— Written request —
Locate the line that contains "How far is the nissan". Print it and each following line through the end of the listing, verbatim, and nothing more.

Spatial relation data
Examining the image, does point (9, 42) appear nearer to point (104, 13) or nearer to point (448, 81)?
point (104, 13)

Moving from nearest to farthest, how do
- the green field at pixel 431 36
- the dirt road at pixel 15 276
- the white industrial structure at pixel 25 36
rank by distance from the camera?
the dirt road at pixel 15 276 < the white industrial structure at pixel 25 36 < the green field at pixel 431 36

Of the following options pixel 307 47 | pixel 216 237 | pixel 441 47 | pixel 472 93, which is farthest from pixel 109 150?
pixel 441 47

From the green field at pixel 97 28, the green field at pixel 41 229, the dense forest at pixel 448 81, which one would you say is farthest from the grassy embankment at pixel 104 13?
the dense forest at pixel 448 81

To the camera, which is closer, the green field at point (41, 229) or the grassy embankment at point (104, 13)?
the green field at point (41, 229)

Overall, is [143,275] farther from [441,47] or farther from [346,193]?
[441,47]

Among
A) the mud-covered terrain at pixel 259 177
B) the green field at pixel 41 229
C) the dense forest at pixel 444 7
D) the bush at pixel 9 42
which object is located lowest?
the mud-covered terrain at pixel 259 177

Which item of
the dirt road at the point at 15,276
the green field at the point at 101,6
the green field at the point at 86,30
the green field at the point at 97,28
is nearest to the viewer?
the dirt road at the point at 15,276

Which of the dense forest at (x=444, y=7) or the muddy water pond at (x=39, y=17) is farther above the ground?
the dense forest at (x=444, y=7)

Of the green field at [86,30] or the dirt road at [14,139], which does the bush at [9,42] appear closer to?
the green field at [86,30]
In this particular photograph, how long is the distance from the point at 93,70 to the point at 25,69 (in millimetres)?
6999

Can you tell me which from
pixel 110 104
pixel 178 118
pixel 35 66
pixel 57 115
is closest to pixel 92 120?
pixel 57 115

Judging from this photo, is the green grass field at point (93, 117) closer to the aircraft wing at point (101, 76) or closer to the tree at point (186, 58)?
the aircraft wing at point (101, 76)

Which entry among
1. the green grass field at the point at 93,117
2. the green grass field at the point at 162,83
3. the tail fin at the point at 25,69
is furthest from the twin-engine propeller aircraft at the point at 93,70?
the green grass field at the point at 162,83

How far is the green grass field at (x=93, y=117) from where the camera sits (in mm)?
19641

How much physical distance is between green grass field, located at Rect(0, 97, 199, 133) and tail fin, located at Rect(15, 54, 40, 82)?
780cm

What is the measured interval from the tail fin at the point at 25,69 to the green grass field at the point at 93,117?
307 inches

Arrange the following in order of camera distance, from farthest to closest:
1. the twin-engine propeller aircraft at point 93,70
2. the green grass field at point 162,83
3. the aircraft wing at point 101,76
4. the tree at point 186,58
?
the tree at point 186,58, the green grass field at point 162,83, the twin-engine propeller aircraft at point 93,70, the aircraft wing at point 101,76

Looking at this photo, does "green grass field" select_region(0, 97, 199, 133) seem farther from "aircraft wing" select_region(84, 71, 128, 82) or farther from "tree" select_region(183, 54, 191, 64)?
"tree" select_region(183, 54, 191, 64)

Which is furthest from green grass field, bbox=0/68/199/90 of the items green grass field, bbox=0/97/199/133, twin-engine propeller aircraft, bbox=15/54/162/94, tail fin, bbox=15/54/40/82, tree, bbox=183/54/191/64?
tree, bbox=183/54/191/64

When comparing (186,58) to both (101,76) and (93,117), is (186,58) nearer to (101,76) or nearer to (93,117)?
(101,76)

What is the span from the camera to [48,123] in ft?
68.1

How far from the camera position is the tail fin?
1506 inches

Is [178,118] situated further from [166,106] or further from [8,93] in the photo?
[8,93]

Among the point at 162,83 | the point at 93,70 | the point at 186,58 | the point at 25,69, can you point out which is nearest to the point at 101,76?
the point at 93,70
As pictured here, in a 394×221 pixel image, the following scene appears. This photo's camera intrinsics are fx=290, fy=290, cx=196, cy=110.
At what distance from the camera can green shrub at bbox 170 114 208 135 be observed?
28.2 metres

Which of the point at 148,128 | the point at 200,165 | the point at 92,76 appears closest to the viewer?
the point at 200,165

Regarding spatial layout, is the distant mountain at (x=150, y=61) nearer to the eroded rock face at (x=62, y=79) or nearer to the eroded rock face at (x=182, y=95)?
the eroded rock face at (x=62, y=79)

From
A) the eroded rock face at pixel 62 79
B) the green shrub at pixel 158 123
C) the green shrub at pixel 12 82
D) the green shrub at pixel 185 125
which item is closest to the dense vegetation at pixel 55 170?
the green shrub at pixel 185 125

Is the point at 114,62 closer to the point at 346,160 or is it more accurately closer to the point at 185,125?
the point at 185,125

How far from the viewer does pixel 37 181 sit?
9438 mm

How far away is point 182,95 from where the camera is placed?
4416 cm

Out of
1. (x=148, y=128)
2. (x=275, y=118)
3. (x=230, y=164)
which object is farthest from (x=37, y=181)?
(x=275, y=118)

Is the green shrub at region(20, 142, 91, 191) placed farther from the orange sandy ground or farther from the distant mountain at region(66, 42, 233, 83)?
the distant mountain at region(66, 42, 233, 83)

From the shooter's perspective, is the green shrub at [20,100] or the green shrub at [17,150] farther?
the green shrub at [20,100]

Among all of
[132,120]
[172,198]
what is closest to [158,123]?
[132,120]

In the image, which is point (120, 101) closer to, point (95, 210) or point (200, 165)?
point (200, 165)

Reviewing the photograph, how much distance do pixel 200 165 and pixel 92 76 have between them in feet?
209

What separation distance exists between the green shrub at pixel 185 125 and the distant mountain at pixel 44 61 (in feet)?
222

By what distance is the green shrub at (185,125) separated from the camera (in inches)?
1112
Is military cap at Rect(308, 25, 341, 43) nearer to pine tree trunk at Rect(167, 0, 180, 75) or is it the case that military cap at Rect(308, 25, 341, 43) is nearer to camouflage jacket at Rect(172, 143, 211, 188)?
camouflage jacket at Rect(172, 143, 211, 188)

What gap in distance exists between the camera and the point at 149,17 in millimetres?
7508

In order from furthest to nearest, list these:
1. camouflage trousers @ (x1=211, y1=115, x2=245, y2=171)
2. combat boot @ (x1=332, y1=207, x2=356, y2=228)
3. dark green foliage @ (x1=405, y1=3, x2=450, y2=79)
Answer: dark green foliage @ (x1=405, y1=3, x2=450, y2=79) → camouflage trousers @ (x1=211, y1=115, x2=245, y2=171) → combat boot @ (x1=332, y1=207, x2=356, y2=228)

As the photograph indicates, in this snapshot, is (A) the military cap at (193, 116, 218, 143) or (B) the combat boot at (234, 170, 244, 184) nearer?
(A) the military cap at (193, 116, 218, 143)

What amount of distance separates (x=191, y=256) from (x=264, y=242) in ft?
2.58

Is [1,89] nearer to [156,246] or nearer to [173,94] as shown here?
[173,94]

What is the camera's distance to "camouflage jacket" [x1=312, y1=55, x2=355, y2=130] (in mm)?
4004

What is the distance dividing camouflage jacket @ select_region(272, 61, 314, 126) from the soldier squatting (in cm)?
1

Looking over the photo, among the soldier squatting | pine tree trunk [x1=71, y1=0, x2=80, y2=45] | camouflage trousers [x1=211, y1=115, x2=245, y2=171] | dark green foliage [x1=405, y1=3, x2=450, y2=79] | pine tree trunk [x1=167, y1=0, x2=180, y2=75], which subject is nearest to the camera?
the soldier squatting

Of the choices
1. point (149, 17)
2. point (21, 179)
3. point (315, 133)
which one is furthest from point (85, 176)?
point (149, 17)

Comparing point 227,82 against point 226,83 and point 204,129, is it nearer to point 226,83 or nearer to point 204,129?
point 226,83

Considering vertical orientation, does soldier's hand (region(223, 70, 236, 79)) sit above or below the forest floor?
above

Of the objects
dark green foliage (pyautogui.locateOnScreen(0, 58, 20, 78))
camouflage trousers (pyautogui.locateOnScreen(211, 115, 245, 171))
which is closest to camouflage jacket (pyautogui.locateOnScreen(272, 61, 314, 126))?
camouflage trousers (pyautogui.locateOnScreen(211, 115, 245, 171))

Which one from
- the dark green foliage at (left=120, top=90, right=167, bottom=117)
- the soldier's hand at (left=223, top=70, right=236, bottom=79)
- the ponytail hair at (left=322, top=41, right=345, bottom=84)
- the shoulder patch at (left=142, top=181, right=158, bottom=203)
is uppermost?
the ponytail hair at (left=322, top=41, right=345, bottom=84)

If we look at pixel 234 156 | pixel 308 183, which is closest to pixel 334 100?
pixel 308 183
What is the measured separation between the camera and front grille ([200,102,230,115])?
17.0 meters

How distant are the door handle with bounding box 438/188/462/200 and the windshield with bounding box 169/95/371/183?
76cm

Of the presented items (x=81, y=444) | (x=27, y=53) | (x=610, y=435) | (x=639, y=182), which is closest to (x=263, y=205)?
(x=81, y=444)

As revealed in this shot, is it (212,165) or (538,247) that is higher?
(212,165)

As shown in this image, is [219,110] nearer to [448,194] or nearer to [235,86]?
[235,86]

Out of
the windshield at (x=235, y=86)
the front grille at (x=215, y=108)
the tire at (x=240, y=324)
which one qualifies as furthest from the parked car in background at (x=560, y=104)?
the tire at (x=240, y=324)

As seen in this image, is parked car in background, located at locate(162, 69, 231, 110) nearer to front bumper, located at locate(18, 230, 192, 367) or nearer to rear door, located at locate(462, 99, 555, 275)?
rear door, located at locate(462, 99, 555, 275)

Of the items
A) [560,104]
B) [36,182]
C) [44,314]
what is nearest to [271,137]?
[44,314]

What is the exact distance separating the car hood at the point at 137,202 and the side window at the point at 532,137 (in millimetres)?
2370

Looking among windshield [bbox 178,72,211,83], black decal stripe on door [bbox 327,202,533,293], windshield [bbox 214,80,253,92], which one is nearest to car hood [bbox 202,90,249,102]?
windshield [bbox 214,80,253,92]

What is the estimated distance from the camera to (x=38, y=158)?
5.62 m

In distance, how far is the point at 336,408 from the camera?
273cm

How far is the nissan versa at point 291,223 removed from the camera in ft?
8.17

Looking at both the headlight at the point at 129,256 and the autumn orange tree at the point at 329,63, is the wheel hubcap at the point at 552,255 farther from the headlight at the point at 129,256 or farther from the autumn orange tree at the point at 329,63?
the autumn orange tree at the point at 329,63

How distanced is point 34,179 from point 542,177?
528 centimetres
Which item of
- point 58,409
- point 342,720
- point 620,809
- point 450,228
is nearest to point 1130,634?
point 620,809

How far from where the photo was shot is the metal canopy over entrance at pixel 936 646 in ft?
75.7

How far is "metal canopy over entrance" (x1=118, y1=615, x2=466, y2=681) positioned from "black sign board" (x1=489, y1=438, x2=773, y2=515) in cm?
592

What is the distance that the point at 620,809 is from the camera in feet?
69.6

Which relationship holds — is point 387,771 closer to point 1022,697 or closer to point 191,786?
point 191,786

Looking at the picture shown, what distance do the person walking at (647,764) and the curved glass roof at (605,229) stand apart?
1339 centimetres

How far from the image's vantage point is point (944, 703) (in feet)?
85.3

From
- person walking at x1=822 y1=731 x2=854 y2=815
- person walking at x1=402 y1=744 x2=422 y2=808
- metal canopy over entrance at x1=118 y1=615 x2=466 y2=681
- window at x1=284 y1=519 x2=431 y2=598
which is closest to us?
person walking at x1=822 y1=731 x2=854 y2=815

— Finished answer —
How far is the nissan versa at point 291,223 removed from the camera in ft?
8.17

Looking at both the headlight at the point at 129,256 and the autumn orange tree at the point at 329,63, is the wheel hubcap at the point at 552,255 farther from the headlight at the point at 129,256 or farther from the autumn orange tree at the point at 329,63?
the autumn orange tree at the point at 329,63

How distanced is point 34,179 from point 542,177?
528 centimetres
Which item of
- point 58,409
- point 342,720
- point 620,809
- point 450,228
is nearest to point 1130,634?
point 620,809

How far from where the photo was shot is the metal canopy over entrance at pixel 936 646 in ft?
75.7

How far is "metal canopy over entrance" (x1=118, y1=615, x2=466, y2=681) positioned from "black sign board" (x1=489, y1=438, x2=773, y2=515) in cm?
592

What is the distance that the point at 620,809 is from the camera in feet?
69.6

Which relationship holds — is point 387,771 closer to point 1022,697 or closer to point 191,786?
point 191,786

Looking at the picture shown, what distance do the person walking at (647,764) and the curved glass roof at (605,229) stand apart?
1339 centimetres

How far from the image's vantage point is point (944, 703) (in feet)?
85.3

From
- person walking at x1=822 y1=731 x2=854 y2=815
- person walking at x1=402 y1=744 x2=422 y2=808
- metal canopy over entrance at x1=118 y1=615 x2=466 y2=681
- window at x1=284 y1=519 x2=431 y2=598
which is closest to us?
person walking at x1=822 y1=731 x2=854 y2=815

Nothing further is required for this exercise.